By Doc SherwoodPublished 5 years ago 9 min read

The bleak star had become visible in Nottingham’s heavens. It filled the sky. Earthlings and Solidity were side-by-side, any fighting forgotten now as they gazed wordlessly to a man. Even the Vernderernders of Toothfire had no illusions about eliminating this threat through their usual means, so hunched on the summits of buildings like the vultures they resembled and merely watched. A hush fell across the land as preternatural night began.

Solar-systems away on Planet Eshcaton, four elderly sages witnessed the same scene via their mystic viewing-portal. The shrine in which they stood was holiest among all sacred places in the quadrant from which the Solidity hailed, but over the last fleeting minutes millions of that sector’s sons had joined the ranks of those who would never look on the temple again.

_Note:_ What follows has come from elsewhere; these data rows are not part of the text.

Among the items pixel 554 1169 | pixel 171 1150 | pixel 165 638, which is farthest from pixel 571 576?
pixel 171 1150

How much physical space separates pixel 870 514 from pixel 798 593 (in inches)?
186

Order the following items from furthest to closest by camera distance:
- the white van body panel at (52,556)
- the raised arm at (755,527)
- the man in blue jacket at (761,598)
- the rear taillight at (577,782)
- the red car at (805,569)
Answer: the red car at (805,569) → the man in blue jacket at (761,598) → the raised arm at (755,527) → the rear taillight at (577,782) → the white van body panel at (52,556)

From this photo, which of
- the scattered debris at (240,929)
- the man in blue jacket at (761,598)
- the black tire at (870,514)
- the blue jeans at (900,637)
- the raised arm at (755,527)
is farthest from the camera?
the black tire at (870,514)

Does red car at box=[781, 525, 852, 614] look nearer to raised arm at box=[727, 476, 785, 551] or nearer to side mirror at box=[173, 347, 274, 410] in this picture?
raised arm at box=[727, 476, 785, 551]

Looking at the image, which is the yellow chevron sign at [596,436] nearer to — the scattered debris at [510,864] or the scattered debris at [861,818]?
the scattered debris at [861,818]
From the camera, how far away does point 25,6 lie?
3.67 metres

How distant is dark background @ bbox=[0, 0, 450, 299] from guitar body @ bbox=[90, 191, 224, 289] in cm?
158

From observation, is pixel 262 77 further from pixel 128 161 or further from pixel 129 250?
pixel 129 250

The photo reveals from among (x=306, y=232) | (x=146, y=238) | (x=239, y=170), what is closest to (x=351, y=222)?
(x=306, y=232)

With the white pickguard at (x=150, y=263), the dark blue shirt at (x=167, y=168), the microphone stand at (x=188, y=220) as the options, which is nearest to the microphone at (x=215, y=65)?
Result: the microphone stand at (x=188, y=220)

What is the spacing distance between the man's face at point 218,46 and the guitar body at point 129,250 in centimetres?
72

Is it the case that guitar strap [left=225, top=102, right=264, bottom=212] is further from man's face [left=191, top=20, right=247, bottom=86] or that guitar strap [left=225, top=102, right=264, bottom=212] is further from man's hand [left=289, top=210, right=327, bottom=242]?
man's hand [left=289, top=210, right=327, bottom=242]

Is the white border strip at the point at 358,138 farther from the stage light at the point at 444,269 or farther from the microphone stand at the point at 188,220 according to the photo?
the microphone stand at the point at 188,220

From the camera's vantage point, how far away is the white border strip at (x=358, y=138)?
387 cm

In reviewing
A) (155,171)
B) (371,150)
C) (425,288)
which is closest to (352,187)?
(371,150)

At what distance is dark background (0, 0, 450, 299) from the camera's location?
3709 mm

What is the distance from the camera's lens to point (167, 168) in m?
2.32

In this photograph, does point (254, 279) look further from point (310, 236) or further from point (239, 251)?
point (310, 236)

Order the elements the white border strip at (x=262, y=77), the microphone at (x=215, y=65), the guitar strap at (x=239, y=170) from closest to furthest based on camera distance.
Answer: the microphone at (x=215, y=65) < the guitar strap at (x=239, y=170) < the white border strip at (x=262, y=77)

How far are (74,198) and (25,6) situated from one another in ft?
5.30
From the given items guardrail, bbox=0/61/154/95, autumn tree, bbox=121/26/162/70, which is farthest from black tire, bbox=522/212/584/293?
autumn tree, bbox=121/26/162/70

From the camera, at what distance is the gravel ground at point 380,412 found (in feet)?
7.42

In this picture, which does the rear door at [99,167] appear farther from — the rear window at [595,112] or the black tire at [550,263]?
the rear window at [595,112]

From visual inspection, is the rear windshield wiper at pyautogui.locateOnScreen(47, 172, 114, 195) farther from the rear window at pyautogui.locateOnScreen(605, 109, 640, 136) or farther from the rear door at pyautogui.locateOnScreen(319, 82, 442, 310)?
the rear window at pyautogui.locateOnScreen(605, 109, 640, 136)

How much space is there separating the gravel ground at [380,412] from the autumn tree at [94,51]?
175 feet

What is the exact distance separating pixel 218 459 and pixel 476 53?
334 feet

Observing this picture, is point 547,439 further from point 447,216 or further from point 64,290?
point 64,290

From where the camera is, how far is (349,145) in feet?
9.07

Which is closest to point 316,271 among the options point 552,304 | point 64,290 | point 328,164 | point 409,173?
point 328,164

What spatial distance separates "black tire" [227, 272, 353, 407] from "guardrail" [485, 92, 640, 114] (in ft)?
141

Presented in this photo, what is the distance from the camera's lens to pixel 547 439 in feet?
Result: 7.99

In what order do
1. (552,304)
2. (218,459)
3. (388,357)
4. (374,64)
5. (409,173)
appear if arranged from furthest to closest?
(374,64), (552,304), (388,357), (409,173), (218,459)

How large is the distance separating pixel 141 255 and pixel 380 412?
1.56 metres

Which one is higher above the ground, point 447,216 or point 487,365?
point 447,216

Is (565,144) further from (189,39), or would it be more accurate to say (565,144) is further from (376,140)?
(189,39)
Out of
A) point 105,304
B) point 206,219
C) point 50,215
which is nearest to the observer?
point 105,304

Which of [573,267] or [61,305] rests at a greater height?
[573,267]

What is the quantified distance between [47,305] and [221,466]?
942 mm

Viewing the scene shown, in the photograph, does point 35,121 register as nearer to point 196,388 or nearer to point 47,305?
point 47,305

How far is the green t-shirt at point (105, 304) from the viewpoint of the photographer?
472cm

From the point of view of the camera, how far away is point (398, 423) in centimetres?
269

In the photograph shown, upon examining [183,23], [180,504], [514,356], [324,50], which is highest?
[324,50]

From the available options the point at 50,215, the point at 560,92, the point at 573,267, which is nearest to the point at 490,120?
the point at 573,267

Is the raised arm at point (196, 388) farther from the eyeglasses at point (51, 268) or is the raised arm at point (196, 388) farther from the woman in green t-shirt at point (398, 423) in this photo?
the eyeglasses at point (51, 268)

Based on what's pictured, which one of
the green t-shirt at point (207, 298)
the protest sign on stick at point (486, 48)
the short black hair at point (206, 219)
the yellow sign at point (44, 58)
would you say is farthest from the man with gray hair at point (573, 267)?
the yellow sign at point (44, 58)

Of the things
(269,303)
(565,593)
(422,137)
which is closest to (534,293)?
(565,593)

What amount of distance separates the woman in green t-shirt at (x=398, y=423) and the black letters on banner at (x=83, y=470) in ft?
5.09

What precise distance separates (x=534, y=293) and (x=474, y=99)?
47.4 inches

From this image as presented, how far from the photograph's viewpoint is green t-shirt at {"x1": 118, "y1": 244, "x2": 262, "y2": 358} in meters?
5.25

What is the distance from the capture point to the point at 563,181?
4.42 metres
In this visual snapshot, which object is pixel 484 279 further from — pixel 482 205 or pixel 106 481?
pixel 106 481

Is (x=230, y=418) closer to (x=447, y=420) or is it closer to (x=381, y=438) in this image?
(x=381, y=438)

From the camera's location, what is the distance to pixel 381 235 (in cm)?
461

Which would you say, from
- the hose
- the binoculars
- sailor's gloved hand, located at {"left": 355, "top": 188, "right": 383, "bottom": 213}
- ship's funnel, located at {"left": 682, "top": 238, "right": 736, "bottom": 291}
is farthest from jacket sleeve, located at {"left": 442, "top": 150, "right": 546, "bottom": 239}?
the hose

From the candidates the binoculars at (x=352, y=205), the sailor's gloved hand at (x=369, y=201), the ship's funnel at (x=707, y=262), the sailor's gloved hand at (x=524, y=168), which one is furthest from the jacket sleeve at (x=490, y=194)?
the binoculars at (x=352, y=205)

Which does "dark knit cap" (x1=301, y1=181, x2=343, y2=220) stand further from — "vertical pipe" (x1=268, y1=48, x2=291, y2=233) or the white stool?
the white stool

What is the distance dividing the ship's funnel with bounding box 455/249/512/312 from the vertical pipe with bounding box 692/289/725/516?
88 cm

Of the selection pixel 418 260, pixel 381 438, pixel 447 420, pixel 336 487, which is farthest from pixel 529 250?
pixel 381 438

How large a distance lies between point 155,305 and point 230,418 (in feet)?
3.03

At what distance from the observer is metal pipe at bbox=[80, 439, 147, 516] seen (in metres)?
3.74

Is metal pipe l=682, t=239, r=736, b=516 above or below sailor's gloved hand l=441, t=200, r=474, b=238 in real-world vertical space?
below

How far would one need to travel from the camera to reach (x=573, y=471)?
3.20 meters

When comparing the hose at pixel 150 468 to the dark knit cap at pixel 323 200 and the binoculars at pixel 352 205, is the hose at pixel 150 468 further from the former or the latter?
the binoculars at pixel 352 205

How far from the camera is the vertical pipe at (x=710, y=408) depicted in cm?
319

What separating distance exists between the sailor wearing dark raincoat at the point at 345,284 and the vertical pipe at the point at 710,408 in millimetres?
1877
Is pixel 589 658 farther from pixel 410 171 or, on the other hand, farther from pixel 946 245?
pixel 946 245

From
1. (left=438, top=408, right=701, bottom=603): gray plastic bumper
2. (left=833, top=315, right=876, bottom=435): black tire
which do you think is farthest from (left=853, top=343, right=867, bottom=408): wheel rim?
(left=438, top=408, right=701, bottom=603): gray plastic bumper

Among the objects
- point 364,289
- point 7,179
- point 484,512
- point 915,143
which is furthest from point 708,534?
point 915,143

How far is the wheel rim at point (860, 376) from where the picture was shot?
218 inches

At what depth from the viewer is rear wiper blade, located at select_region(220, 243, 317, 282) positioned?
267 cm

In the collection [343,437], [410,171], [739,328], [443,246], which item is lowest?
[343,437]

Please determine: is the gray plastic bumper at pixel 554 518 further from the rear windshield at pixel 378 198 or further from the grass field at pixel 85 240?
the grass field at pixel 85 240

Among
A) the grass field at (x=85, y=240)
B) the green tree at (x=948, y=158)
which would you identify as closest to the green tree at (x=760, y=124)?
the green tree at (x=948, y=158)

“I have lived too long,” murmured Albazorascabaranthi.

Overhead a colony made up of multitudes circled in Eshcaton’s ozone layer. These masses likewise looked on from the roofs of their starships as tele-transmissions and holo-projections relayed what were surely the dying moments of Planet Earth. As on that world, here too peace-loving protestors had attempted to oppose the war through passive resistance. Now their darkest dread was manifest before them. Here was the reason they had made their stand, and been called cowards and traitors for it. Yet all this community had seen, where so many others of their people could not, was that those who made deals with devils only ever received the rewards that were to be expected.

Thus the compassionate creatures of innumerable different zones huddled together in the awful light of their viewscreens, awaiting an atrocity they were powerless to avert. Speechless with foreboding as they were however, still nobody heard the footsteps of the one and only resident in motion.

That was because the feet were Flashshadow’s, and her physical presence was so slight that she made no noise when she walked. But walking she was, steadily along space-freighter fuselage. Earth was not the only spot at this stricken time that boasted a musical troupe with nothing to do. Cherry the singer, her female alien backing-vocalists, a six-armed insectile bassist and a robot drummer were staring wordlessly out upon growing darkness in identical fashion to the human band of Nottingham.

Flashshadow drew to a halt beside her friends, took out her lyre, and softly began to play.

Cherry knew the tune at once. It was a far cry from the pop music preferred by such members of the younger generation, but even so, this song no citizen of that galaxy could have failed to recognize. Within the bars and chords strumming from Flashshadow’s strings was power to stir hearts across the diverse spectrum of age, origin and species. It was a song that belonged to every childhood, every living memory, and every conception of every era farther back along the quadrant’s immeasurable chronological span.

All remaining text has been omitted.